## EXTRAIT FOURNI

Les bons offices de Blaise

En s’investissant dans le règlement des crises qui minent l’Afrique de l’Ouest, le chef de l’État semble donner la priorité à la diplomatie. Au risque de décevoir ses concitoyens ?

Publié le 7 mai 2007 Lecture : 6 minutes.

Le 6 mai 2007, 4,4 millions d’électeurs burkinabè devaient élire les 111 députés qui siégeront à l’Assemblée pour la prochaine législature. Au total, 47 partis politiques étaient en lice. Mais face à l’hégémonie du Congrès pour la démocratie et le progrès (CDP, au pouvoir), l’opposition n’était pas vraiment en position de force. L’Assemblée sortante, élue en 2002, comptait 57 députés CDP et 54 élus issus de l’opposition. Mais à l’époque, cette dernière avait bénéficié d’un vote protestataire, alimenté par le mécontentement populaire suscité notamment par l’affaire Zongo, journaliste assassiné en décembre 1998 dans des conditions demeurées obscures.

## LIGNES FOURNIES
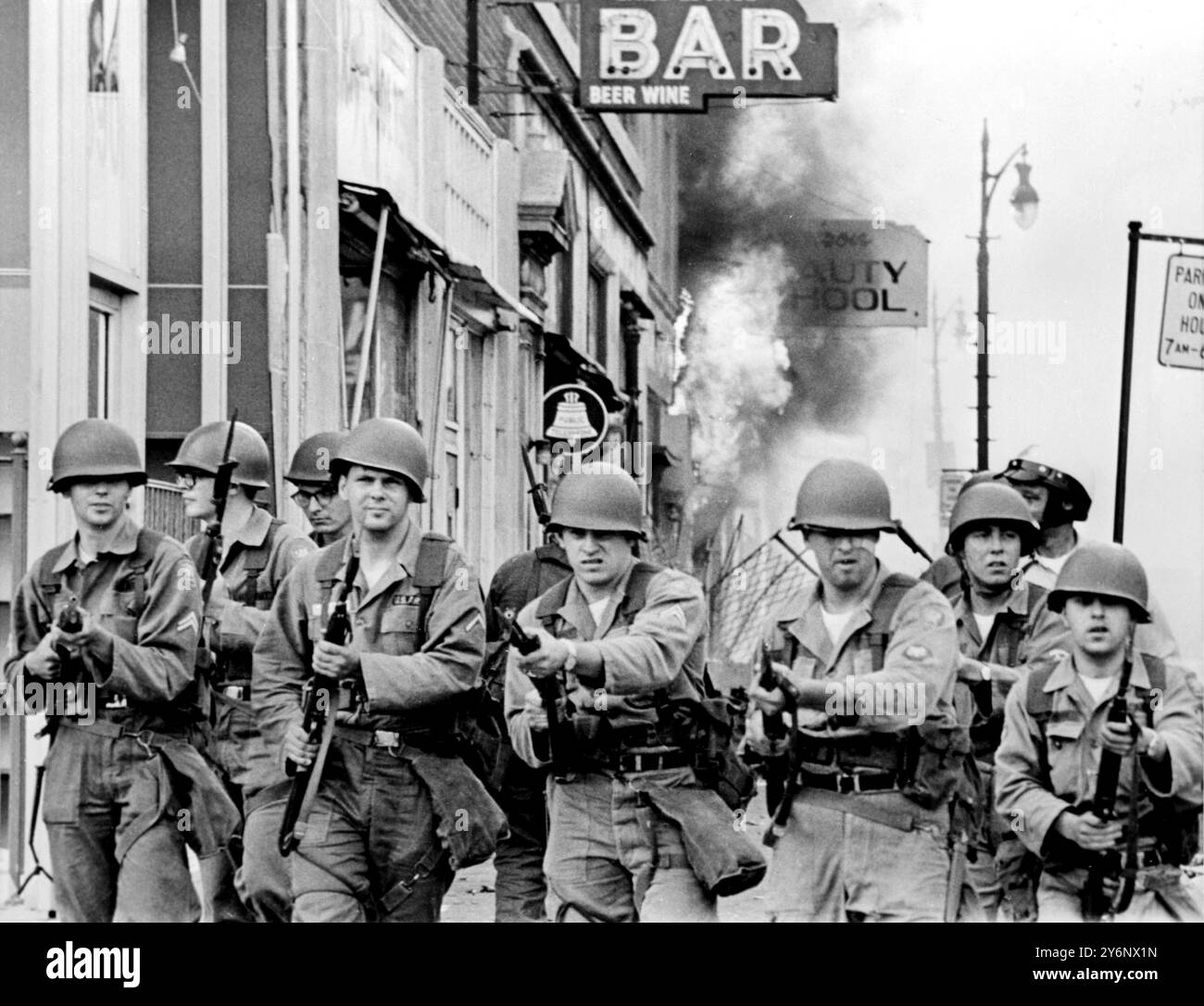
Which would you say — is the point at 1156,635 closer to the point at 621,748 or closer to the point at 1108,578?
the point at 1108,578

...

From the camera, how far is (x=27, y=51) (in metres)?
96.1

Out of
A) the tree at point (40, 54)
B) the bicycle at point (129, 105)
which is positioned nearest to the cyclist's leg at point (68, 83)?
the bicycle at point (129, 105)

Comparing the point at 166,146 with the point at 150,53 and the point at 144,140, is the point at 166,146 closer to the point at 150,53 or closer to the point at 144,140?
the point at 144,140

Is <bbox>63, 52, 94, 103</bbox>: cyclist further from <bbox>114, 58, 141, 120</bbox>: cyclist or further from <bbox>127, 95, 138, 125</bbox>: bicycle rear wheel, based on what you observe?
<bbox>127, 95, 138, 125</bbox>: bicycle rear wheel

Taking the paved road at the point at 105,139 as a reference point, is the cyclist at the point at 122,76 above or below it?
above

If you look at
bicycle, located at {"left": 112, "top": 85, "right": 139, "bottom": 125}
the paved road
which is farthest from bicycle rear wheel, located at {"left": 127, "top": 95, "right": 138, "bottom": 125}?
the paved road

## CONSIGNE
Poursuivez l’extrait sur les législatives burkinabè de mai 2007 à partir de sa dernière phrase.

## RÉSULTAT FINAL
Aujourd’hui, les opposants sont passablement divisés. Le premier d’entre eux, Bénéwendé Sankara, leader de l’Union pour la renaissance/Mouvement sankariste (UNIR/MS), a réalisé le meilleur score à la présidentielle de novembre 2005. Mais il a recueilli moins de 5 % des voix alors que le président sortant, Blaise Compaoré, était crédité de plus de 80 % des suffrages. Parmi les autres formations, le Parti pour la démocratie et le progrès/Parti socialiste (PDP/PS), le mouvement fondé par Joseph Ki-Zerbo, est orphelin, et son état-major peine à rassembler ses forces depuis la mort de son chef. Débarqué de l’Alliance pour la démocratie et le progrès/Rassemblement démocratique africain (ADF/RDA) en 2003, Hermann Yaméogo a été marginalisé, et son nouveau parti, l’Union nationale pour la démocratie et le développement (UNDD), dispose d’une représentation limitée. Quant à Gilbert Ouédraogo, qui lui a ravi la présidence du mouvement, il est membre du gouvernement tout en continuant à affirmer qu’il appartient à l’opposition. Difficile, dans ces conditions, de passionner les foules, qui n’attendent plus qu’un nouveau raz-de-marée du CDP aux législatives pour tourner la page, comme les précédents scrutins le laissaient penser.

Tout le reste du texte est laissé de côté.